И тут Бог надоумил Любу произнести наиважнейшую в ее жизни фразу.
-- Кто же меня научит?-- кокетливо спросила она.
Ясно, что ответил полицейский Уоррен. Урок медленной езды продолжался
далеко за полночь и закончился в спальне у Патрика. Утром он совершенно
обалдел от поданного ему в кровать ароматного кофе по-турецки, который Люба
приготовила, пока он спал. После завтрака закоренелому холостяку Уоррену
ничего не оставалось, кроме как сделать своей гостье предложение. Таким
образом, штраф, который он Любе выписал, пришлось уплатить ему самому.
Люба, должен сказать, девушка чуть простоватая, но симпатичная и вовсе
не глупая. Глазки черные, щечки пухлые, и сама она, видимо, расположена к
полноте; пышечка, по замечанию эксперта в этой области месье де Мопассана. И
детей у нее на родине не оказалось.
Словом, в церковь вошла Люба Сиделкина, а через полчаса вышла миссис
Уоррен. Поток гостей на свадьбу напоминал демонстрацию. Грузовичок, полный
стеклянных сосудов для приема букетов, скоро опустел, а цветы все несли.
Квартал был окружен патрульными машинами и мотоциклами. Несколько гостей
приехали на боевых конях. По бокам у собравшихся свисали кобуры с
револьверами, дубинки и наручники. Гости за столами, сооруженными на поляне
прямо на траве, пили и переговаривались, держа в одной руке бокал, а в
другой уоки-токи. Шериф разрешил даже салют из винтовок в честь такого
события, а его друг, мэр города, дал приказ о фейерверке. Грянул духовой
оркестр городских пожарных, и мне показалось, что от ударов тарелок,
сверкающих в прожекторах, сейчас начнется внеочередное землетрясение.
Если не считать гостей из университета, невеста была самым образованным
человеком в этой толпе: она почти окончила МГУ да еще прихватила полгода в
университете Калифорнийском.

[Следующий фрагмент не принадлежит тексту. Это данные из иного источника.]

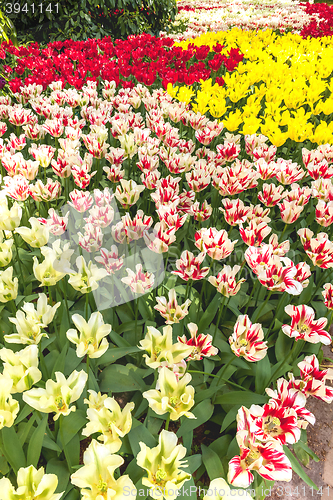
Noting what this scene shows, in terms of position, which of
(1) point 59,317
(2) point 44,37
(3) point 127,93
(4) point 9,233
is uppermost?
(2) point 44,37

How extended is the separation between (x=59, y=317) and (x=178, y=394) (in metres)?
1.07

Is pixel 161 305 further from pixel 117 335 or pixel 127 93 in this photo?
pixel 127 93

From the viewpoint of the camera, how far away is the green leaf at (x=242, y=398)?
1675 millimetres

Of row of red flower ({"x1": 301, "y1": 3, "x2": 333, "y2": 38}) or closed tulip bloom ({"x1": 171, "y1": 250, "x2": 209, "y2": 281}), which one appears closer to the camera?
closed tulip bloom ({"x1": 171, "y1": 250, "x2": 209, "y2": 281})

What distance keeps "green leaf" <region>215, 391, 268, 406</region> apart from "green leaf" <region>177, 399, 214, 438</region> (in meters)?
0.06

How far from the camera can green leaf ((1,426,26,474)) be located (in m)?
1.37

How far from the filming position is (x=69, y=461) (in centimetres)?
143

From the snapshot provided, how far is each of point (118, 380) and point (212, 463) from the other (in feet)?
2.00

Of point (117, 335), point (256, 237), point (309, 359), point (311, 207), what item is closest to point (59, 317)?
point (117, 335)

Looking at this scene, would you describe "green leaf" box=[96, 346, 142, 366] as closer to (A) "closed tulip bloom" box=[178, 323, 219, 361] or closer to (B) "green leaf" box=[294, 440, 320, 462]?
(A) "closed tulip bloom" box=[178, 323, 219, 361]

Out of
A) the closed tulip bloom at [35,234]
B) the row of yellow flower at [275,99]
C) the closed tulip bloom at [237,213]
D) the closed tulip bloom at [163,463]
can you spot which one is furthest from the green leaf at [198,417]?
the row of yellow flower at [275,99]

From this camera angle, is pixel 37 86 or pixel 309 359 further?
pixel 37 86

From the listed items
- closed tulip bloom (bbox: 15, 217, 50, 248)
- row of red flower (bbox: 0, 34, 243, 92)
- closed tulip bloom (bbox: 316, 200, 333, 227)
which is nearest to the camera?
closed tulip bloom (bbox: 15, 217, 50, 248)

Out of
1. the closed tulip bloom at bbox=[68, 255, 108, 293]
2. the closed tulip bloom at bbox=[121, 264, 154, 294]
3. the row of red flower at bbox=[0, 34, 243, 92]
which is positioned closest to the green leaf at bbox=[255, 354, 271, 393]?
the closed tulip bloom at bbox=[121, 264, 154, 294]
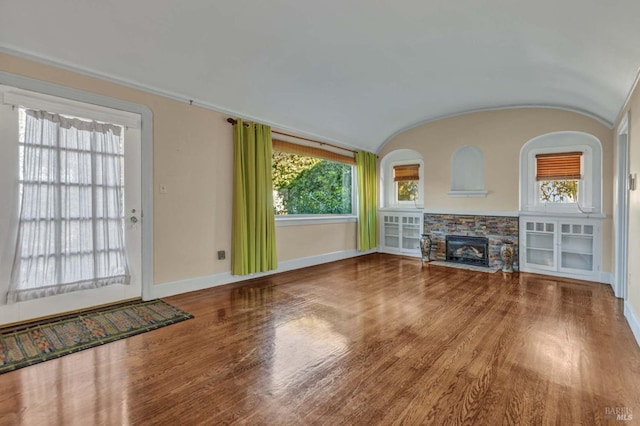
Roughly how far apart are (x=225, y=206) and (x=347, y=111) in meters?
2.43

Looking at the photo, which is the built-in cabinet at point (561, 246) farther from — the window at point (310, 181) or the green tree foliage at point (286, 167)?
the green tree foliage at point (286, 167)

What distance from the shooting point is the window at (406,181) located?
21.3 ft

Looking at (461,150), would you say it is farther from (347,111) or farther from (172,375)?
(172,375)

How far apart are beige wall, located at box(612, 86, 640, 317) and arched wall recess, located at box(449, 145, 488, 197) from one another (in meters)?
2.59

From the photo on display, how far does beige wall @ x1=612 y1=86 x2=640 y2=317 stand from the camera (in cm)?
266

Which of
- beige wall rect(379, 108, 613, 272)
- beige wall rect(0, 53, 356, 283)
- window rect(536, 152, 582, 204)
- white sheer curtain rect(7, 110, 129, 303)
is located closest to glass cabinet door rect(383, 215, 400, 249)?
beige wall rect(379, 108, 613, 272)

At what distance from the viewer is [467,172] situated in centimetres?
587

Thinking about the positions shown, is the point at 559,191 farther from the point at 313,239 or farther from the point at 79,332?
the point at 79,332

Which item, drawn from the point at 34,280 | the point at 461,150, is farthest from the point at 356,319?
the point at 461,150

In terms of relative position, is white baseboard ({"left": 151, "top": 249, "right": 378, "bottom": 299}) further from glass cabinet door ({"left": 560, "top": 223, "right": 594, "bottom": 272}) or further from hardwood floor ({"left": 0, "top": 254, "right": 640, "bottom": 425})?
glass cabinet door ({"left": 560, "top": 223, "right": 594, "bottom": 272})

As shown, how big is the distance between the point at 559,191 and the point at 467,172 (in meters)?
1.43

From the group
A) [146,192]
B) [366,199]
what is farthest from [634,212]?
[146,192]

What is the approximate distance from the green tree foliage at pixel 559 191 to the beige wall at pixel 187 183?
496 cm

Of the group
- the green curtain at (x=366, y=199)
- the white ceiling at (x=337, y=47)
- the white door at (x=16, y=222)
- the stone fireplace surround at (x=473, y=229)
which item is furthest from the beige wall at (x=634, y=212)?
the white door at (x=16, y=222)
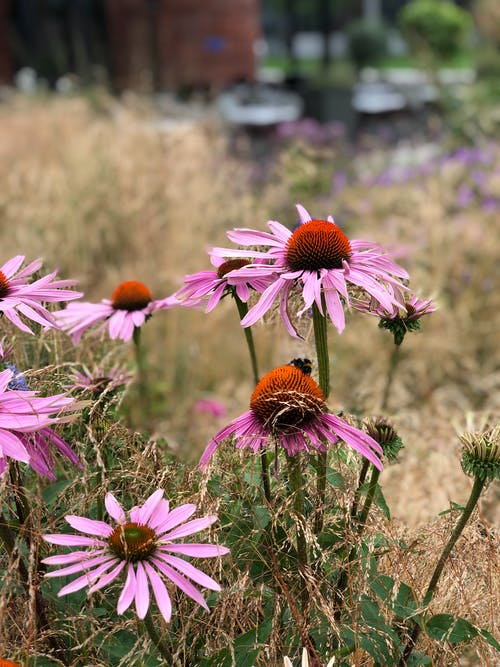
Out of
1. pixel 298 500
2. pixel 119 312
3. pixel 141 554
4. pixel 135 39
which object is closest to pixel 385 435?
pixel 298 500

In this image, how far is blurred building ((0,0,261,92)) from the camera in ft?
48.2

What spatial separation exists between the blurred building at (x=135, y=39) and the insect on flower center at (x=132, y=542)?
553 inches

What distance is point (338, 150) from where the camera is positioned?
7434 mm

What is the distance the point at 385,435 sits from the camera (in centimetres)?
129

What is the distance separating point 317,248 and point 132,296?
2.09 ft

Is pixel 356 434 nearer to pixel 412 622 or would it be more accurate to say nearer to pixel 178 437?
pixel 412 622

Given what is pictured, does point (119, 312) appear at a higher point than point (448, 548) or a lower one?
higher

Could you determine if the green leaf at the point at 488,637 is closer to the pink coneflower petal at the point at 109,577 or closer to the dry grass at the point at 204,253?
the pink coneflower petal at the point at 109,577

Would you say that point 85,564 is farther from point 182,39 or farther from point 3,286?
point 182,39

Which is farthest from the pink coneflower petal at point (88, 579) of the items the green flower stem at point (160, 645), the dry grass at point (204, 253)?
the dry grass at point (204, 253)

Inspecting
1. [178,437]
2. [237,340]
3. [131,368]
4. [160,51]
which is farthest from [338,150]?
[160,51]

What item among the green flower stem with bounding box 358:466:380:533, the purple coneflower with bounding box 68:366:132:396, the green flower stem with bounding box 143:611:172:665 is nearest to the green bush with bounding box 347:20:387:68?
the purple coneflower with bounding box 68:366:132:396

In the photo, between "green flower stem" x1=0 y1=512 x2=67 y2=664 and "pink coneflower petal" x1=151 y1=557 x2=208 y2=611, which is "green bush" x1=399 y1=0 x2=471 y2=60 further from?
"pink coneflower petal" x1=151 y1=557 x2=208 y2=611

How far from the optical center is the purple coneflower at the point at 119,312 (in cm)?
165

Встретился мне на свадьбе и профессор японского
языка с женой Мариной-Мэри, прибывшей поздравить подругу. Они прилетели на
несколько часов, оставив детей с тещей. Профессор, между прочим, сообщил,
что в теннис больше не играет, некогда, и перестал быть вегетарианцем: теща
решила, что это вредно.
-- Я так рада за Любу,-- шепнула мне Мэри.-- Ведь с ее плохим
английским мало было шансов выйти замуж.
В разгар свадьбы над столами пронесся ветер. Это зависла грохочущая
стрекоза, то есть полицейский вертолет, и строгий голос с неба произнес:
-- Именем закона все арестованы!-- голос вдруг закашлялся и, решив, что
это чересчур, уточнил:-- Арестованы только те, кто не любит моего друга
Патрика Уоррена и Лубу Сыдэлкин.
И поскольку никого не арестовали, всеобщая любовь была разлита на
поляне возле дома полицейского Уоррена. С вертолета поплыли вниз сотни белых
гвоздик на маленьких парашютиках. На земле их вставляли в пустые бутылки
из-под шампанского. О свадьбе передавало радио, телевидение, и знали все.

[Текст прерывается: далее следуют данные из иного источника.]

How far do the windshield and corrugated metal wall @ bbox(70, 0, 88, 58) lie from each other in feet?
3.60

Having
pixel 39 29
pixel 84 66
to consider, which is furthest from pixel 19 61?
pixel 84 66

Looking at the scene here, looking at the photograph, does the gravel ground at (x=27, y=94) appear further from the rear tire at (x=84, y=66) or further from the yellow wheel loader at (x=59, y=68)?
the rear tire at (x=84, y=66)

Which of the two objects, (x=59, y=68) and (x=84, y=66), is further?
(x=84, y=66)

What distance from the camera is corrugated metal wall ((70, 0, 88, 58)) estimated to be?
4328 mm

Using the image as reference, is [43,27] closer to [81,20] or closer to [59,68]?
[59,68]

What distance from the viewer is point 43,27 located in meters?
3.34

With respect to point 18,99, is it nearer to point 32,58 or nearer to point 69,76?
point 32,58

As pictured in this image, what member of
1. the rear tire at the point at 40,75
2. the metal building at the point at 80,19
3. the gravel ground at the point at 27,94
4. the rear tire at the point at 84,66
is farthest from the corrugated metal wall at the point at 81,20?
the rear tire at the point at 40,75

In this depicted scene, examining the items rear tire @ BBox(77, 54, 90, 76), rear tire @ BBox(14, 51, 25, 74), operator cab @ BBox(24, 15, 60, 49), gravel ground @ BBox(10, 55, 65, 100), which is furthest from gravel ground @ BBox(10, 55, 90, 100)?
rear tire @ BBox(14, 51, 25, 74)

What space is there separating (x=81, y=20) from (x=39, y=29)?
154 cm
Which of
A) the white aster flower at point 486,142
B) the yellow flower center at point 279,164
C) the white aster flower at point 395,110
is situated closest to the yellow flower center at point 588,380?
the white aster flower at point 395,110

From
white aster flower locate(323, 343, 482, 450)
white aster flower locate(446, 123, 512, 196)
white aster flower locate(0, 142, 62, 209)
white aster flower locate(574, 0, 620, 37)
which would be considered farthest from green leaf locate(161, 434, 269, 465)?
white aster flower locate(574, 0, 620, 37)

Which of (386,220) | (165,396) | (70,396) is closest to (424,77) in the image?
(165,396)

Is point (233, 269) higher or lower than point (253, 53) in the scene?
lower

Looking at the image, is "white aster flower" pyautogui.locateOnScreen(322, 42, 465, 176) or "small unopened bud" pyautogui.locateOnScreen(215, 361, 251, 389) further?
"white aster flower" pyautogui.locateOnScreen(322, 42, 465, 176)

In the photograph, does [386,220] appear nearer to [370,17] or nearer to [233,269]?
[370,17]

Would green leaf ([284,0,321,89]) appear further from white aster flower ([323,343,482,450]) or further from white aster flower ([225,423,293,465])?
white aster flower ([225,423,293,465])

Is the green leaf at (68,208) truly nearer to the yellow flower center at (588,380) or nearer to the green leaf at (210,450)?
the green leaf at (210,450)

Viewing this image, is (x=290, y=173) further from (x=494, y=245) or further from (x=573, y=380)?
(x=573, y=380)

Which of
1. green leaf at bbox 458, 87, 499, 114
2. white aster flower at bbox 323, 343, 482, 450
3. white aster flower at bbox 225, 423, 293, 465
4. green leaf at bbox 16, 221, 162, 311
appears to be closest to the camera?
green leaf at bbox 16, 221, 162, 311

Говорят, без полицейского вертолета и патрульных машин, запаркованных вокруг
свадебного мероприятия, скорости на хайвее возросли до смертельного предела.
В конце этой супертусовки, где-то за полночь, когда мы с женой уже
собрались тихонечко смыться, подкатился жизнерадостный молодой муж Патрик.
Он долго тряс мне руку своей огромной, как ковш экскаватора, пятерней,
благодаря за посещение и произнося разные другие вежливые дежурные слова. А
под конец поделился радостью. Люба ему сказала (он, конечно, произносил
Луба), что у нее прабабушка -- грузинка, которая живет в Сухуми.
-- Там же пляж лучше, чем в Лос-Анджелесе, и горы красивее, чем в
Италии.-- Одним словом, сказка! Я очень люблю шишки-баб. Там это называется
кишлак...
-- Шашлык,-- подсказал я.
Он посмотрел на меня с восхищением.
-- Звучит, как музыка! А главное,-- продолжал Уоррен,-- я собираю
курительные трубки. Их у меня триста семьдесят две.
-- И все курите?
-- Я вообще не курю! Просто это мое хобби. У прабабушки Лубы в Сухуми,
хотите верьте, хотите нет, есть трубка, которую курил сам Сталин. Может, я
ее куплю или выменяю, как вы думаете? Я возьму с собой трубку, которую курил
вождь индейского племени у нас в Калифорнии.
Короче говоря, они с Любой решили провести медовый месяц у прабабушки и
путешествовать по Абхазии. Люба, правда, пыталась его отговорить, но глава
семьи твердо стоял на своем.
-- Итак, мы едем в Абхазию!
-- Там ведь гражданская война,-- осторожно заметил я.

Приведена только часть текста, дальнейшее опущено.